By publishing its white paper, the HKMA becomes part of an increasing global trend of interest and research into CBDC for retail purposes.

However, it is not the HKMA's first foray into CBDC. It began investigating the technology in 2017 as part of a study on the development of a wholesale CBDC that could be used to improve cross-border payments. That programme later grew to be an international cooperation, called mCBDC, with the participation of the Bank for International Settlements, Thailand, China and the United Arab Emirates.

Building on the experience of the mCBDC project, the HKMA launched a retail CBDC project in June this year to analyse the technical component and the feasibility of a digital HKD. The white paper is the result of the technology experimentation study that emerged from this work and is intended to serve as a basis for initiating dialogues.

The agency will discuss the feasibility of issuing an e-HKD in a separate report, including analysing use cases, benefits and risks related to data privacy, anti-money laundering and cybersecurity.

A retail CBDC will be seen as the next step for HKMA on its digital currency journey following its previous exploration of a wholesale version. However, as one industry insider told VIXIO, it is a very different challenge: “CBDC is good for settlement, but as far as extending for retail purposes is a huge technical challenge in terms of scaling for mass payments.”

Hong Kong had undertaken a number of payments modernisation initiatives in recent years, including the launch of instant payments system in 2019.

Separate but connected

The HKMA proposes a two-layer architecture that would create both a wholesale and a retail CBDC system. The architecture would allow the central bank to issue and redeem the CBDC in the wholesale system, while commercial banks would use the retail system to distribute and circulate either a retail CBDC or CBDC-backed e-money.

Through this separate but connected arrangement, the HKMA proposes to decouple the two layers as much as possible to minimise the effects of a potential cybersecurity attack and guarantee user privacy by preventing the central bank from recording any retail balances.

Only intermediaries, such as payment service providers, would participate in both layers and serve as the only channel for cross-layer communications.

The HKMA believes that user privacy is a key success factor that determines the adoption of a retail CBDC by the general public, especially if it wishes to convince them to switch from cash.

Privacy conundrum

Earlier this year, the European Central Bank (ECB) laid out a similar approach that intends to overcome the trade-off of privacy from the need to combat crime. In a report as part of its consultation, Fabio Panetta, executive board member of the ECB, argued “privacy could be maintained through technology and the segregation of data that could be put together by competent authorities if they needed to expose illicit activities”.

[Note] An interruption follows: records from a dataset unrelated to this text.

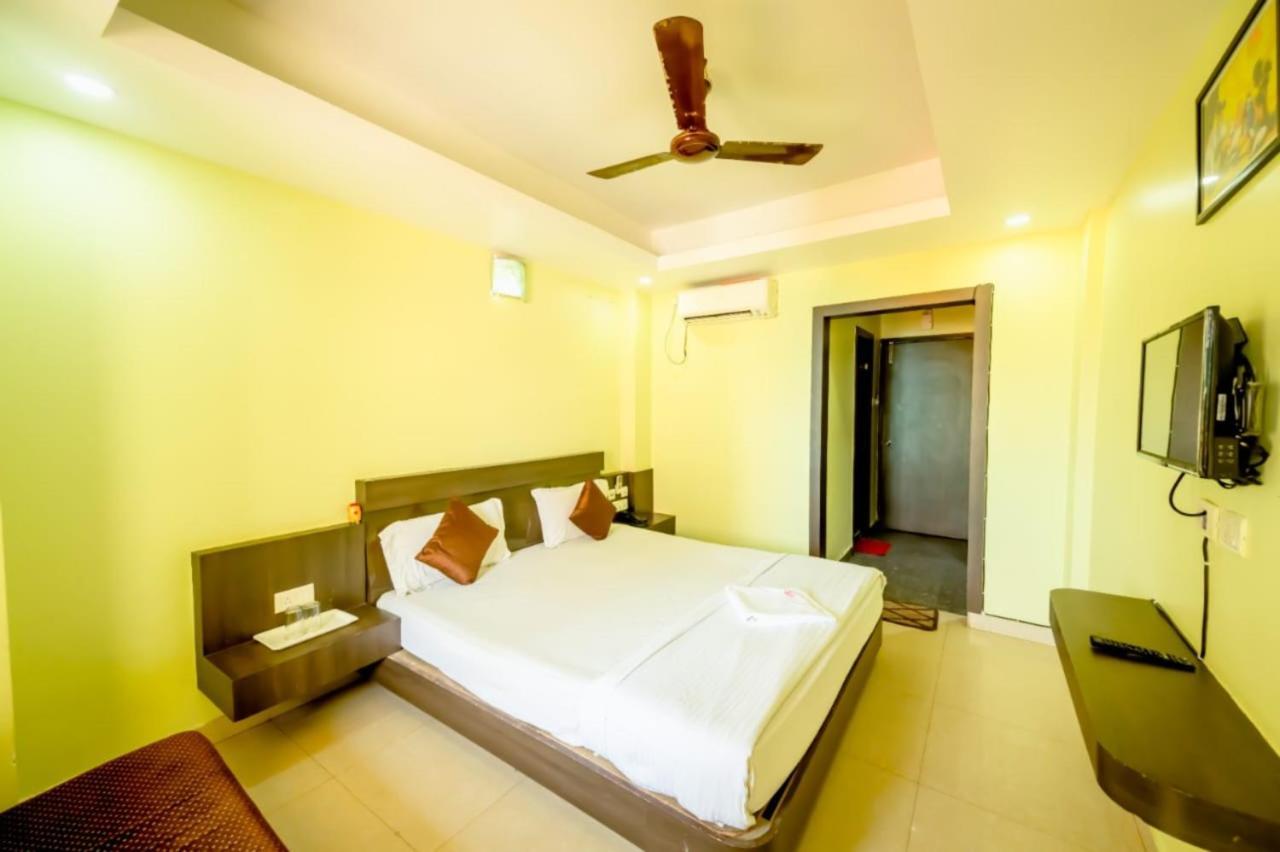 Goroomgo Deep Ganga Near Sea Hotel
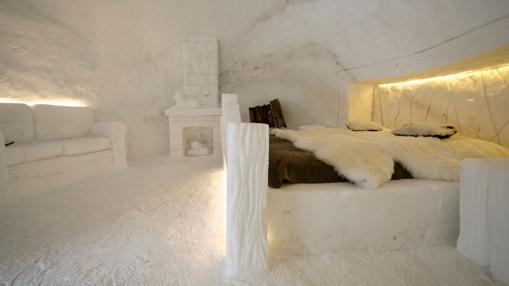 Interior de la suite de nieve en Livigno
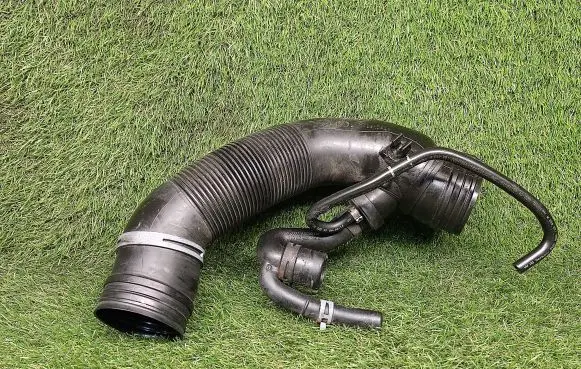Volkswagen Jetta VI Air intake hose/pipe 1TD129684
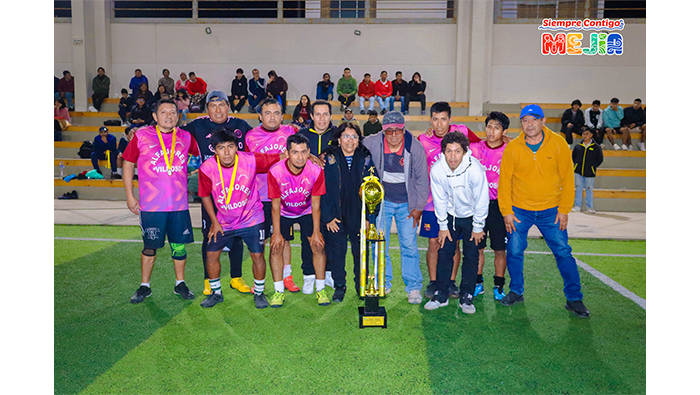 Gran final de la "2ª Copa de Fútbol Mejía Invierno 2024", resultando ganador el equipo de Deportivo Operarios que venció por 2 a 1 a Internacional Ensenada.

China, which has been at the forefront in the development of a general-purpose CBDC, expects to launch a digital yuan in 2022, with the aim of bolstering its digital economy, financial inclusion and efficiency.

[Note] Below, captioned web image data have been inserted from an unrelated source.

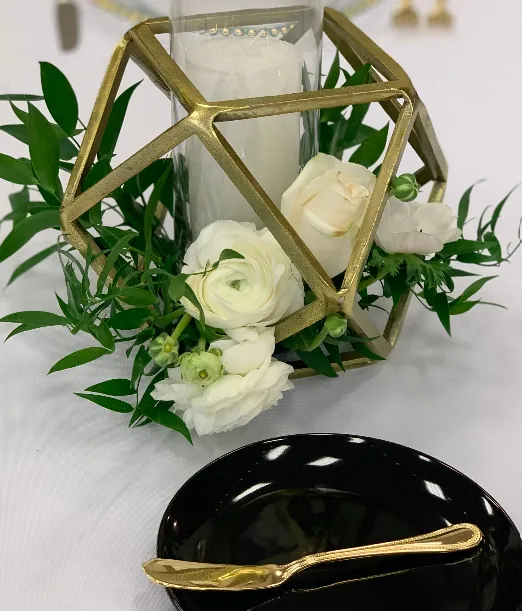 Centerpiece Gold Geo stand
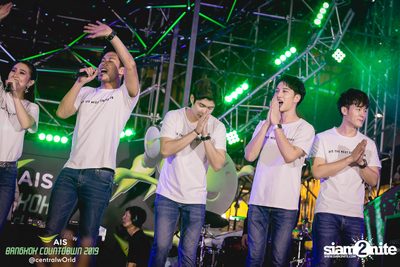 AIS Bangkok Countdown 2019 at CentralWorld — photo 146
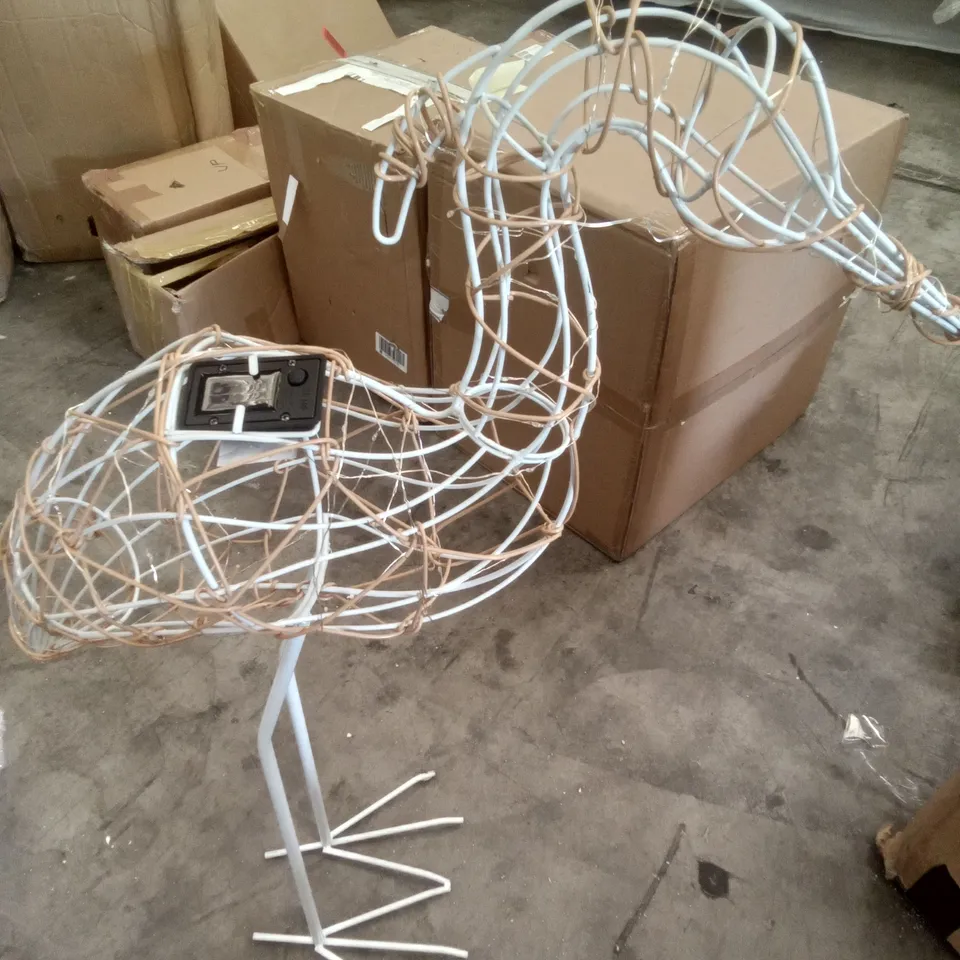 BOXED WIRE LED HERON FIGURE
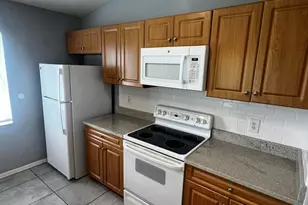 517 SW Fairway Ave, Port Saint Lucie, FL 34983 - Photo 7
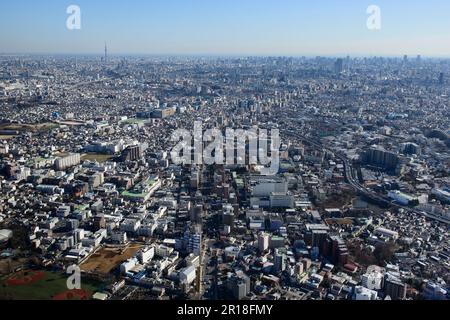 Stazione di Shimurasakaue ripresa aerea dal lato nord-ovest verso il centro - direzione della torre dell'albero del cielo Foto Stock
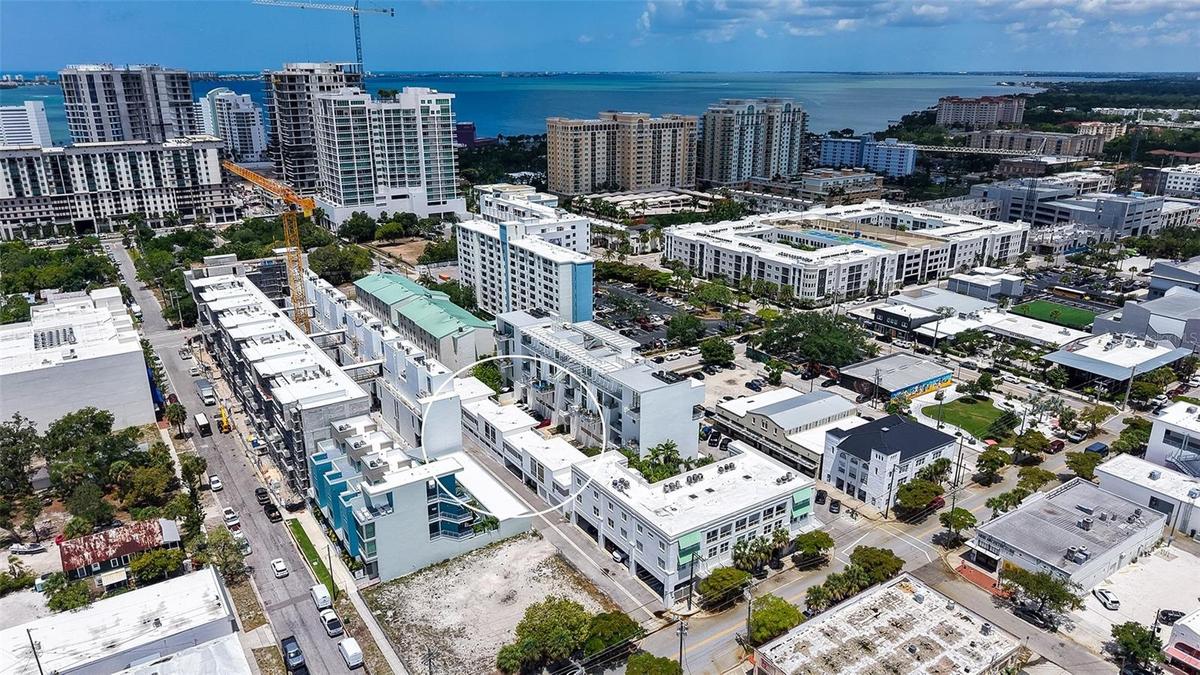 Modern one-bedroom, one-bath pied-a-terre residence designed for a connected, active urban lifestyle.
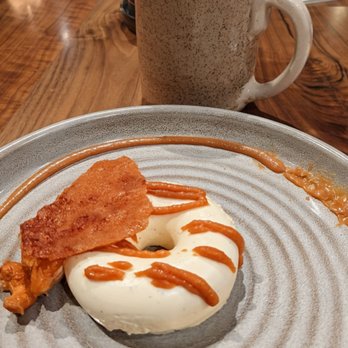 Freya - Vanilla caramel - I nearly licked my plate. - New American Near Me - Detroit, Michigan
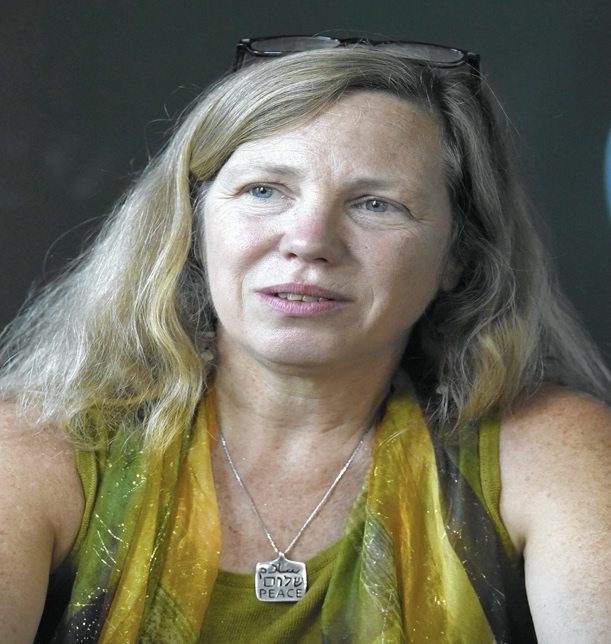 Green Party Senate nominee Margaret Flowers seeks radical shift in U.S.  policies – Baltimore Sun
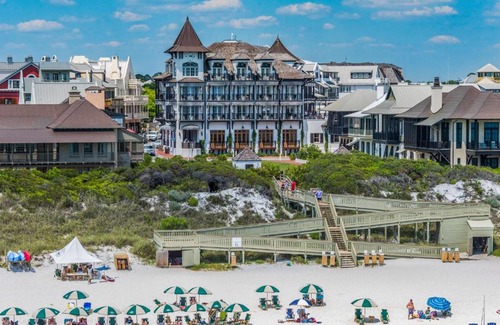 Seacrest House | The Brown Pelican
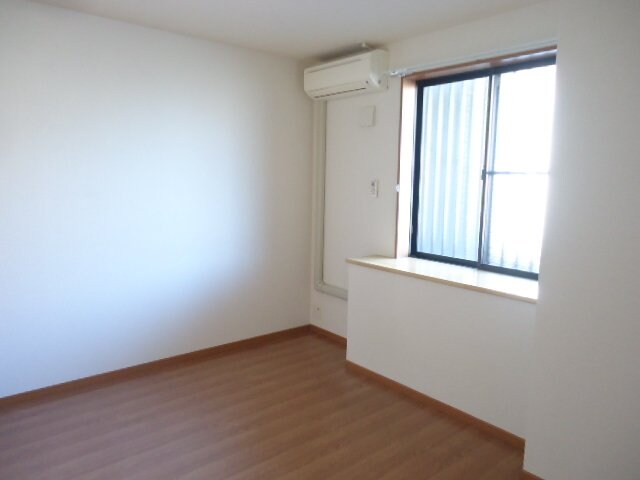 北側洋室 サンクチュアリ　III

The People’s Bank of China (PBOC) proposes a model of controllable anonymity that will protect against criminal use by ensuring that banks can track all payments the users make.

To protect privacy, the PBOC plans to establish a tiered authorisation system with checks and balances. However, some experts believe that the digital yuan could become a tool for the Chinese government to increase state control of the payments system, and closely monitor transactions and personal behaviour.

Given recent events in Hong Kong and the greater influence that China is asserting at first sight it looks as if the HKMA vision of a retail CBDC appears to be deviating from that of the mainland, particularly around the issue of privacy.